FRAGMENTO DEL TEXTO -
____________________

Pero ni las mismas instituciones que salían de su cabeza calenturienta llegaban a ponerse en ejecución. Quedaban solo escritas sobre el papel como notas de música: eran una letra muerta que no podían vivificar, aunque hubieran querido, O'Donnell y sus parciales; los desertores procedentes del partido moderado y los prófugos que habían abandonado al partido progresista. Declarada en estado de sitio toda la Nación, solo dominaba el capricho ministerial; solo el sic volo era la regla que servía de pauta al Gobierno. Todo el orden político y administrativo se veía subvertido y trastornado. Aquí desaparecían los Ayuntamientos, que eran disueltos a viva fuerza; allí quedaban trasformadas las Diputaciones provinciales; acullá caían bajo la segur destructora las oficinas y las ruedas administrativas que tenían una existencia legal.

En medio de esta confusión babilónica en que se mezclaban, confundían y trituraban los hombres y los principios, solían excitar una sonrisa de compasión los preámbulos enigmáticos y gongorescos, que acompañaban los decretos del ministerio O'Donnell, preámbulos que parecían el parto laborioso de un alquimista político, preámbulos que hubieran divertido a la Nación entera por su extravagante originalidad, si no estuvieran escritos con una pluma mojada en sangre y empapada en la hiel del despecho y de la venganza.

¿Y todo para qué? Para restablecer el orden político de 1845, obra de los moderados y de que era fundador el general Narváez, jefe legítimo de este partido. De modo que lo natural, lo lógico parecería que si semejante sistema había de prevalecer correspondiese de derecho el mando al duque de Valencia, no al conde de Lucena; al autor, no al plagiario; al maestro, no al discípulo. El sentimiento público no podía consentir que se hubiera hecho una revolución sangrienta en 1854 y una contrarrevolución aún más sangrienta en 1856, únicamente para darnos por amo y señor al general O'Donnell.

____________________

DATOS PROPORCIONADOS -
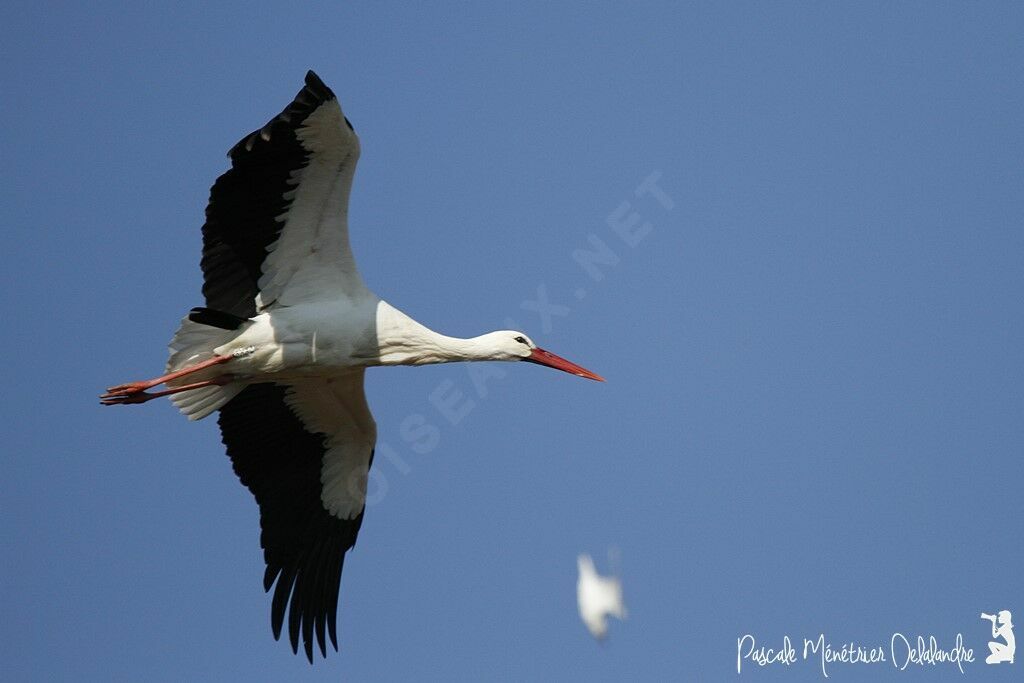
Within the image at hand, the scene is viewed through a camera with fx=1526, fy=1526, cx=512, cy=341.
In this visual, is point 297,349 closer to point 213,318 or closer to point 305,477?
point 213,318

____________________

TAREAS A REALIZAR -
1 > Cambia "alquimista" por "hechicero" en el pasaje del texto sobre el gobierno de O'Donnell que va de "En medio de" a "de la venganza.", ambos incluidos, y escribe el pasaje resultante.
2 > Retoma, por favor, el texto sobre el gobierno de O'Donnell y continúalo desde su última oración.
Los datos no hacen falta para resolver nada de lo que aquí se pide.

RESULTADOS -
1 >
En medio de esta confusión babilónica en que se mezclaban, confundían y trituraban los hombres y los principios, solían excitar una sonrisa de compasión los preámbulos enigmáticos y gongorescos, que acompañaban los decretos del ministerio O'Donnell, preámbulos que parecían el parto laborioso de un hechicero político, preámbulos que hubieran divertido a la Nación entera por su extravagante originalidad, si no estuvieran escritos con una pluma mojada en sangre y empapada en la hiel del despecho y de la venganza.

2 >
Su caída fue la consecuencia natural de su conducta. Desde entonces empezó su castigo que ha de ser terrible, porque tiene contra sí a todos los partidos, que le miran como el causante de sus desgracias; porque no puede inspirar nunca confianza al Trono, a quien impuso su voluntad en 1854, ni al Pueblo, a quien metralló en 1856.

¿Y qué diremos de esos ex-progresistas que dieron decidido y declarado apoyo al poder dictatorial del conde de Lucena, que se levantaba sobre las ruinas de las instituciones fundadas por su partido; que hollaba nuestros principios; que restablecía la oligarquía opresiva de 1845, contra la cual habíamos constantemente protestado; que nos arrojaba al rostro hecho pedazos con la punta de su espada el Código donde habíamos consignado los derechos y las garantías de la Nación? Esos progresistas, si aun insisten en el nombre, no serán nunca nuestros amigos políticos. Entre ellos y nosotros hay un abismo.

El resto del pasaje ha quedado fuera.